Studying thermal management of mechatronic components presents a great challenge for researchers in several domains in the last few decades. In most cases, classical cooling systems may not be sufficient. To this end, phase change material-based heat sinks are well recommended for a passive cooling problem. In this paper, we present an efficient thermal energy management of a PCM-based round pin-finned heat sink that leads to provide its optimal configuration. The numerical results compare relatively well with that of the experimental. A detailed parametric study is based on the effect of several uncertain parameters which are in relation with boundary conditions, geometry and materials. This study leads to determine that salt hydrate has the ability to store more thermal energy of the presented cooling system comparing to n-Eicosane and paraffin wax.
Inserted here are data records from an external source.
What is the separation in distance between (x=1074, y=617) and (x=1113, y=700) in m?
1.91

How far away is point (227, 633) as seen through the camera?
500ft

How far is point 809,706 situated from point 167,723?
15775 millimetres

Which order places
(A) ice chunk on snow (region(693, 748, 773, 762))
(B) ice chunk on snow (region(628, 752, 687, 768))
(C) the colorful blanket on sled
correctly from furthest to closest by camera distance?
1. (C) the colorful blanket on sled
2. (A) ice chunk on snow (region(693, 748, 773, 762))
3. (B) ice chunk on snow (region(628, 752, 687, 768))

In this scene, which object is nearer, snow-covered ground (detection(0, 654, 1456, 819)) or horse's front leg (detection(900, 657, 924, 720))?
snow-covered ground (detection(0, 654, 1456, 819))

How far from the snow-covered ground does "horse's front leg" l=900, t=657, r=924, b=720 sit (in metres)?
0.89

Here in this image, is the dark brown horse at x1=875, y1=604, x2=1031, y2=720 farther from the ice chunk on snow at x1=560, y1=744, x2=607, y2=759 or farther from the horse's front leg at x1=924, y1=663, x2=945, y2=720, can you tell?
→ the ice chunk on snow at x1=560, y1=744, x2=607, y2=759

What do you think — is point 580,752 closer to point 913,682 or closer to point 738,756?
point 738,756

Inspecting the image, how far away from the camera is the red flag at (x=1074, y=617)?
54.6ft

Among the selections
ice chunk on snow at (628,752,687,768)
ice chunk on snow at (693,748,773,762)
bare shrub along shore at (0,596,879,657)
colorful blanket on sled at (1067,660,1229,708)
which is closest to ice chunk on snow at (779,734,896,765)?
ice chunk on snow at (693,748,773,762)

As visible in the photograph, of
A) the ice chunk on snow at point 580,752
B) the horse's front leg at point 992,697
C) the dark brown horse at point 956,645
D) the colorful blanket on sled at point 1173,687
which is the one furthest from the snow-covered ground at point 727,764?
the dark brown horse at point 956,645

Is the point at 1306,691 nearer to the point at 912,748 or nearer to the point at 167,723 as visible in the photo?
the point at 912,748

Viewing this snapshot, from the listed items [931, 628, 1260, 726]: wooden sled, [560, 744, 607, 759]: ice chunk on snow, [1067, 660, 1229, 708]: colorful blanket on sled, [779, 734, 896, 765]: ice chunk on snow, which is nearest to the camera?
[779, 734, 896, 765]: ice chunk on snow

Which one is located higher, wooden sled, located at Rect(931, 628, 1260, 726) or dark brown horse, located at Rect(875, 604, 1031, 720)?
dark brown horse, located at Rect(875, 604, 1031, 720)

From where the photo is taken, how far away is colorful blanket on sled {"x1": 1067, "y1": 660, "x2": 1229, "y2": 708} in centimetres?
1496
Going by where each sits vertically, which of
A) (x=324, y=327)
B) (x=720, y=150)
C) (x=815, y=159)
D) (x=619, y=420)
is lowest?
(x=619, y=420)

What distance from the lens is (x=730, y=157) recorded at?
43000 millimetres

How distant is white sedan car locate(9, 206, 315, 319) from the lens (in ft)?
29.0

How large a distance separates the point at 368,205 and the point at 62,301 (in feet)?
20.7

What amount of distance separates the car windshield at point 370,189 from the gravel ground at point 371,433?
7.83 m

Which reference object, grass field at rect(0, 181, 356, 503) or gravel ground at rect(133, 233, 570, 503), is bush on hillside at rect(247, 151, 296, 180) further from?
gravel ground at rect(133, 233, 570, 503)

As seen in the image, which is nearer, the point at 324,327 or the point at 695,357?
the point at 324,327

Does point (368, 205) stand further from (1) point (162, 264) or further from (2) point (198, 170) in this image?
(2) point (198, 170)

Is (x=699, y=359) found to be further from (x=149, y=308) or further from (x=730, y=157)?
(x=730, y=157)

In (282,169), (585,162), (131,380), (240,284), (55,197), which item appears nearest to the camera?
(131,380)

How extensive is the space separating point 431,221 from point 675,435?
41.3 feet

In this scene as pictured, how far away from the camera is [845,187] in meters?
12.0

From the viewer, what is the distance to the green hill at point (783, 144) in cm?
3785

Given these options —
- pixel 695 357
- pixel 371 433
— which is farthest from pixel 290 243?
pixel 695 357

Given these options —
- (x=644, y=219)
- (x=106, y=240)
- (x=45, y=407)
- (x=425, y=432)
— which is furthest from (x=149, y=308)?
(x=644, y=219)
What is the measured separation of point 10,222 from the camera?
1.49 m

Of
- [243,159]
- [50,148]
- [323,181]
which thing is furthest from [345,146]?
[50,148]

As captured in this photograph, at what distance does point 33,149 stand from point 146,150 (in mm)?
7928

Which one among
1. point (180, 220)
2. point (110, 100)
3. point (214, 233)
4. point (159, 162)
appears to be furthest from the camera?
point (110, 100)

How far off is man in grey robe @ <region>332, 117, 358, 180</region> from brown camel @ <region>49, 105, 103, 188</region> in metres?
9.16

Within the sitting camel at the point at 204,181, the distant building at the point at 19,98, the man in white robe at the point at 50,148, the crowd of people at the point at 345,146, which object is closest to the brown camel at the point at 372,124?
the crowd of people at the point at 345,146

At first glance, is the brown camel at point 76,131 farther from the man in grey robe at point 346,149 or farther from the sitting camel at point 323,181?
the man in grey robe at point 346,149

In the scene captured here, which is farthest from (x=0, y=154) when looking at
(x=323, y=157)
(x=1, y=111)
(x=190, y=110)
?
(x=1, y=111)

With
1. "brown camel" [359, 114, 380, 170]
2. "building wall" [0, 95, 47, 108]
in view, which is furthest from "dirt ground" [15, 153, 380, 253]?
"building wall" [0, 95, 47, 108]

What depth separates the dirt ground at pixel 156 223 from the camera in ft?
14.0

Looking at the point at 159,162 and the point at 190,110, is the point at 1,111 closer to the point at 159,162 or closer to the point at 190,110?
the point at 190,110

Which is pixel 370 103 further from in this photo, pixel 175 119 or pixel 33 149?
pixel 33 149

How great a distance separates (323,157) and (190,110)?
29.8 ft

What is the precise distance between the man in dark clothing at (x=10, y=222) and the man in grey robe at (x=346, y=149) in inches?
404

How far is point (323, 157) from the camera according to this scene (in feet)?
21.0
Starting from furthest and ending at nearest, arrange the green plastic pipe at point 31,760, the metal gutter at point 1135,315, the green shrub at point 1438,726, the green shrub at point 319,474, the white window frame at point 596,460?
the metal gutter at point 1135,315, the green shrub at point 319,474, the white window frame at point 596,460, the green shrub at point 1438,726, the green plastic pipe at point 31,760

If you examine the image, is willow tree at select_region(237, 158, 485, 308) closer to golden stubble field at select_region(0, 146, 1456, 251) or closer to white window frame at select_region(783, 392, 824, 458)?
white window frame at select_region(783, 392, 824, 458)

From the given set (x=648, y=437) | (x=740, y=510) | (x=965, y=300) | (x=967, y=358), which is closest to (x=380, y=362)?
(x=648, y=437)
Furthermore, a heat sink with a 2 mm pin diameter presents the optimal heat sink geometry for the charging phase under a uniform heat flux about 2800 W/m 2. Also, increasing the input heat power leads to decrease the latent heating period and then decreasing the ability to store a high amount of thermal energy. Finally, the parametric study leads to determine an optimal configuration with an efficient thermal energy behavior. Thermal performance of each configuration is determined for the charging phase of the electronic device.